Zeytin ağacı, bulunduğu yerde kucaklar yaşamı; dallarıyla, gövdesiyle, yapraklarıyla, meyveleriyle, gölgesiyle, yüzüne sığmayan gülüşüyle, bakışıyla ve yontusal duruşuyla. Sonsuza kadar yaşamak İçin büyür bir zeytin ağacı.

Hiç dökmez yapraklarını, yaşamın taptaze yüzünü gösterir hep insanlara ve doğaya.

Ne zaman ressam Mehmet Emin Erdoğdu’nun “Zeytin Kadınlar” sergisine gitsem, içimde uzun bir yolculuk başlar zeytin bahçelerine doğru. Zeytin tutkunu bir sanatçı Erdoğdu. Yaklaşık kırk yıl önce mezun olmuş İstanbul Devlet Güzel Sanatlar Akademisi’nden. Kırk yıldır sanatıyla yaşıyor. Uzun yıllar Bodrum Gümüşlük’te yaşadı. Son dönemde Kazdağları’na taşıdı atölyesini. Ben onu “Zeytin Kadınlar” resimleriyle tanıdım ve sevdim. Zeytin ağaçlarının umut dolu gülüşünü, ışığını yansıtıyor onun “Zeytin Kadınlar”ı. Fırçasının ucundan başlayan çizgiler zeytin kadınlara, kuşlara, çiçeklere, umuda, aşka yani yaşama dönüşüyor. Hiç vazgeçmiyor umuttan. En sıradan yaşamlara umut, sevinç ve erinç yüklüyor. Lirik, duyusal bir resmin anlam alanı yapıtları.

Ressam Mehmet Emin Erdoğdu’nun “Zeytin Kadınlar” resmi.Ressam Mehmet Emin Erdoğdu’nun “Zeytin Kadınlar” resmi.

“Zeytin ağacı dişidir. Kadındır. Besleyici ve cömerttir. Anaçlığı simgeler. Beni etkileyen bu özellikleridir. Bu üretken, doğurgan ve bir o kadar da dayanıklı olan bu ağacın, budama sırasında, seçilmiş dallarını işleyip, bir tuval gibi kullanmak; işte bu bana inanılmaz bir haz veriyor” diye tanımlıyor zeytin ağacıyla ilişkisini.

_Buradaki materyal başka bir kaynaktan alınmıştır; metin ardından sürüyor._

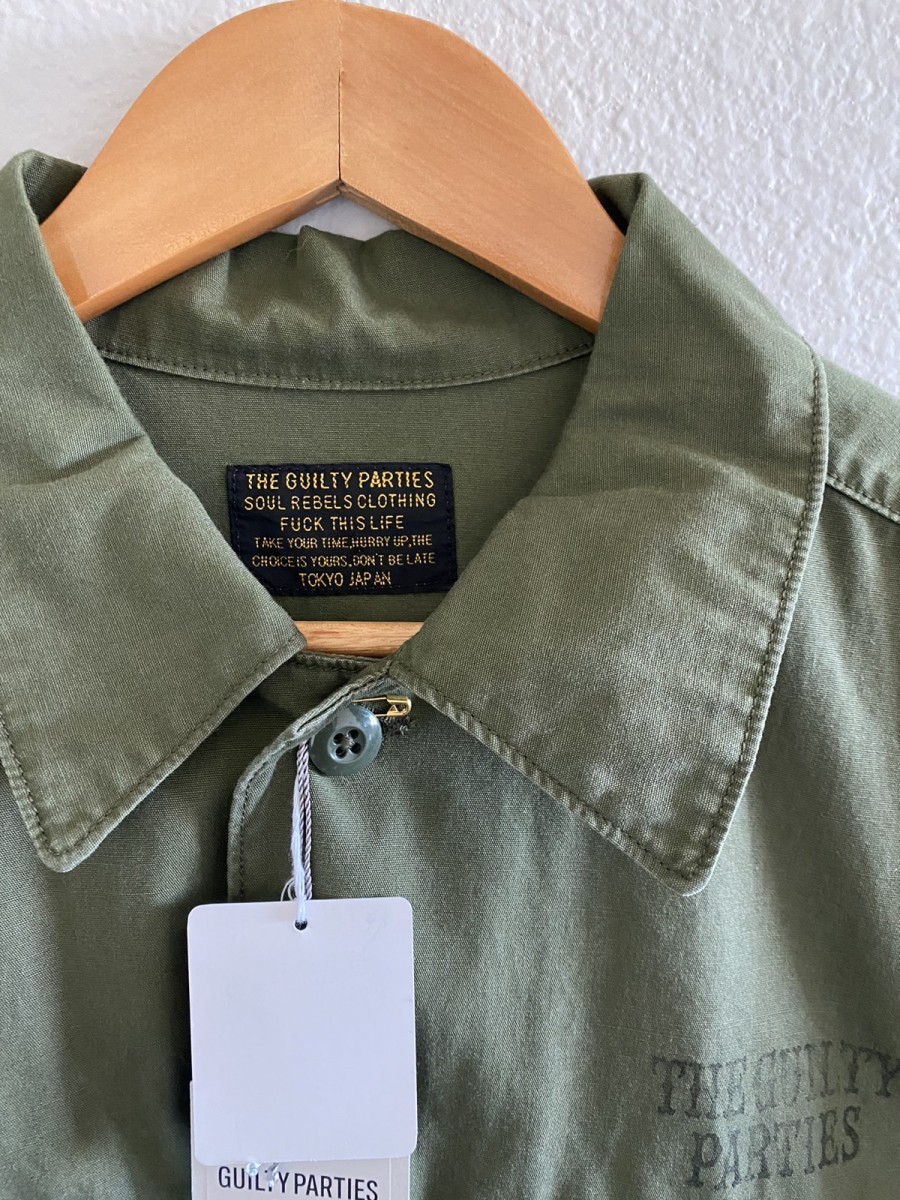 x Aloha Tokyo Military Shirt - 5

Zeytin ağacının dokusu, yaşanmışlığı çok etkilemiş onu. Ona göre zeytin ağacı, estetik mükemmelliğini yansıtıyor doğanın. Esin veriyor, heyecanlandırıyor onu. Bu heyecanla hazırlanıyor sergilerine. “Duygulandım, keyif aldım yapıtlarımı oluştururken. Umarım siz de keyifle duyumsarsınız” diyor Ayvalık Belediyesi Orhan Peker Sanat Galerisi’ndeki son yapıtları için. Aslında her yapıtına yüklediği anlam, insanların sezgileriyle bin anlama dönüşsün istiyor.

Ellerimizle, bakışımızla dokunuyoruz onun yapıtlarına. O öyle istiyor. Çünkü resim, rölyef ve heykeller yapıyor zeytin ağacından; her yapıtı bir zeytin kadın.

Akdeniz’e açılmış bir penceredir onun yapıtları. Her pencerenin önünde bir zeytin kadın oturur; yaşama dair yalın, duru ve ışıklı şeylerin giziyle yüklü bakışlarıyla dokunur izleyicisine. Her biri sessiz, solmaz bir Akdeniz çiçeği gibi bakar bize. Sonsuz bir aynanın derinliğine çeker her bir yapıtı.